- _Given task A_: Return the entire Ben Nevis passage below word for word.
[START OF Extracted text]
Out of a perfect azure sky came the sound of screaming. The wail was continuous, changing pitch like a locomotive klaxon as it obeyed the Doppler Effect. A black object, spidery with flailing limbs, was careening down the snow slopes of Coire Leis, the cirque at the base of Ben Nevis, from the mountain's upper slopes. As it hit the first boulder with an audible crunch, the wailing ceased abruptly and a spurt of red sprayed out like chaff from the back of a military aircraft. The now silent body continued on its downward flight, cannoning off rocks and bouncing hopelessly out of control, finally coming to a noiseless rest in the center of the cirque about 100 yards from where Neil and I were gearing up.
Before I could stop myself, I said, "Damn, there goes today's climbing."
Neil, on his second ice-climbing trip, was appalled by my insensitivity.
We clanked over to the motionless form. I was convinced the man must be dead. But a low moan emanated from the body like a collapsing bagpipe, suggesting otherwise.
Neil was appalled for a second time. "Oh, Christ, he's still alive!"
More than that, the body could talk. It was Richard from Romford, he explained haltingly through gritted teeth, and he’d tripped over his crampons just before reaching the Carn Mor Dearg Arete. His wife was still up there. I glanced up and spied a small figure making its way uncertainly down the hard nevé.
I sighed. "Neil, wait here with Richard while I go and escort Mrs. Romford down."
[END OF Extracted text]
- _Given task B_: Retype everything in the records, from the line containing "this 1345×896 image." down to the end of the records, including that first line.
[START OF Given data]
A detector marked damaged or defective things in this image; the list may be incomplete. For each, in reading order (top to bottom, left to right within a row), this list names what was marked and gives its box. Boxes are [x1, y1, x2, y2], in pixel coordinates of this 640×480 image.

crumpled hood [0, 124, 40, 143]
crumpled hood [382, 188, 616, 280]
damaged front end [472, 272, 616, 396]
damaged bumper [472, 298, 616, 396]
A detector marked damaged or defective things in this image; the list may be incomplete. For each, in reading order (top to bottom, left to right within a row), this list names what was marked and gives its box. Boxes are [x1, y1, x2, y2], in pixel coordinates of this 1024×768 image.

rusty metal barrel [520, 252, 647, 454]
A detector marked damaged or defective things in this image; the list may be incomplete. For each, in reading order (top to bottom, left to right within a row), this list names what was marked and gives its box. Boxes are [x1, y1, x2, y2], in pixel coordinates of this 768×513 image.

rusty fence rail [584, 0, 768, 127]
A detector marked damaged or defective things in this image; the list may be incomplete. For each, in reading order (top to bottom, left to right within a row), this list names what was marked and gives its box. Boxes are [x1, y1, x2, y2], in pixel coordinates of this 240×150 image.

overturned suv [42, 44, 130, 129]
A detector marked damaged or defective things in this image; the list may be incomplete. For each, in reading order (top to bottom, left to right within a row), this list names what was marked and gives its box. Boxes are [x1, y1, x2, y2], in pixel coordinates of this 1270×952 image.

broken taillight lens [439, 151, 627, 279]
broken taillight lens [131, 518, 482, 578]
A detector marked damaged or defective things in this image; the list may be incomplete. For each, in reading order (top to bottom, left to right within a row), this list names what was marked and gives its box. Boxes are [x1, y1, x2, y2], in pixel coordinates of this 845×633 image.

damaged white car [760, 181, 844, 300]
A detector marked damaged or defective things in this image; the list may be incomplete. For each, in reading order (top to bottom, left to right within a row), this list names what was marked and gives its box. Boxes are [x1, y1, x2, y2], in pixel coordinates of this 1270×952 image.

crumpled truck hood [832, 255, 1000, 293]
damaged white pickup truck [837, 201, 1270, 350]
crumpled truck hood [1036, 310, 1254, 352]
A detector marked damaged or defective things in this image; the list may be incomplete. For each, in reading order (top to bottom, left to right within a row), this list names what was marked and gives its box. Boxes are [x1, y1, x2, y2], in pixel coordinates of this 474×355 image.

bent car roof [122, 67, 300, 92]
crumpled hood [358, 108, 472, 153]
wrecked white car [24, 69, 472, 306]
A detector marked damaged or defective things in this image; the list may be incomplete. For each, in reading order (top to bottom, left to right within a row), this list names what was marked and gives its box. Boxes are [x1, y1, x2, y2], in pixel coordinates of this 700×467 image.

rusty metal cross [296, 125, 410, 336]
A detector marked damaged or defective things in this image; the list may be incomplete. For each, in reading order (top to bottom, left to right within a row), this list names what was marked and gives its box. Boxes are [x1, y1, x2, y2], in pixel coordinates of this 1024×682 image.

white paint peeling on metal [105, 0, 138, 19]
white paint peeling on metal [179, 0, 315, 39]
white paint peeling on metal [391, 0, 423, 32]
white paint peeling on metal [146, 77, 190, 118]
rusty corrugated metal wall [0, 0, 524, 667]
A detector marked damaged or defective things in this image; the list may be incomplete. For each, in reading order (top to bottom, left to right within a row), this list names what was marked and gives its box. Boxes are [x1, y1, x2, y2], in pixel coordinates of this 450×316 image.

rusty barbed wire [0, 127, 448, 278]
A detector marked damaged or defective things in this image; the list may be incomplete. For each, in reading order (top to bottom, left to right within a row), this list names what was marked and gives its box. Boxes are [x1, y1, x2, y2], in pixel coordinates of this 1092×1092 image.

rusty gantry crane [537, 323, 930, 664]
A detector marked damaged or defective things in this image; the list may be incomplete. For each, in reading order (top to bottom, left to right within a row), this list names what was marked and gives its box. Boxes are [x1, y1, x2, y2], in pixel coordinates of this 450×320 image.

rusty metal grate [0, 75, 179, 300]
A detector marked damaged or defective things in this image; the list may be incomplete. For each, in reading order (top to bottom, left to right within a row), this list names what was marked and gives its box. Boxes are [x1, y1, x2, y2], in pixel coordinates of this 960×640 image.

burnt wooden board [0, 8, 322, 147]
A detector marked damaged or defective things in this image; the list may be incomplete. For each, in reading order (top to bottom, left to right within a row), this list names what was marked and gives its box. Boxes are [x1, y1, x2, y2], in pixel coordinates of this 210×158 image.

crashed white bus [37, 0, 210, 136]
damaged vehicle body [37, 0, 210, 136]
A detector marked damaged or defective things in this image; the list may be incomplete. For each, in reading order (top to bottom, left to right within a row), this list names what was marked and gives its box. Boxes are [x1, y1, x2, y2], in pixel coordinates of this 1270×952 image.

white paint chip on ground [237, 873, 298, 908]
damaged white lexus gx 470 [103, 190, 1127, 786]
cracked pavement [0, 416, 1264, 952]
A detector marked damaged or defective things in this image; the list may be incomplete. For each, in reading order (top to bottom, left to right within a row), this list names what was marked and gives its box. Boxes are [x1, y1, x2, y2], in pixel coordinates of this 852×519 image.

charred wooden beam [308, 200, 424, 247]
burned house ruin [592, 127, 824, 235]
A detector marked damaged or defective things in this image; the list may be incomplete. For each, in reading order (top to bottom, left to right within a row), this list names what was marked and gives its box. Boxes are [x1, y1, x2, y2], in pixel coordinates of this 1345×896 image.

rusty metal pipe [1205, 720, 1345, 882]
[END OF Given data]
- _Worked solution A_:
Out of a perfect azure sky came the sound of screaming. The wail was continuous, changing pitch like a locomotive klaxon as it obeyed the Doppler Effect. A black object, spidery with flailing limbs, was careening down the snow slopes of Coire Leis, the cirque at the base of Ben Nevis, from the mountain's upper slopes. As it hit the first boulder with an audible crunch, the wailing ceased abruptly and a spurt of red sprayed out like chaff from the back of a military aircraft. The now silent body continued on its downward flight, cannoning off rocks and bouncing hopelessly out of control, finally coming to a noiseless rest in the center of the cirque about 100 yards from where Neil and I were gearing up.
Before I could stop myself, I said, "Damn, there goes today's climbing."
Neil, on his second ice-climbing trip, was appalled by my insensitivity.
We clanked over to the motionless form. I was convinced the man must be dead. But a low moan emanated from the body like a collapsing bagpipe, suggesting otherwise.
Neil was appalled for a second time. "Oh, Christ, he's still alive!"
More than that, the body could talk. It was Richard from Romford, he explained haltingly through gritted teeth, and he’d tripped over his crampons just before reaching the Carn Mor Dearg Arete. His wife was still up there. I glanced up and spied a small figure making its way uncertainly down the hard nevé.
I sighed. "Neil, wait here with Richard while I go and escort Mrs. Romford down."

- _Worked solution B_:
A detector marked damaged or defective things in this image; the list may be incomplete. For each, in reading order (top to bottom, left to right within a row), this list names what was marked and gives its box. Boxes are [x1, y1, x2, y2], in pixel coordinates of this 1345×896 image.

rusty metal pipe [1205, 720, 1345, 882]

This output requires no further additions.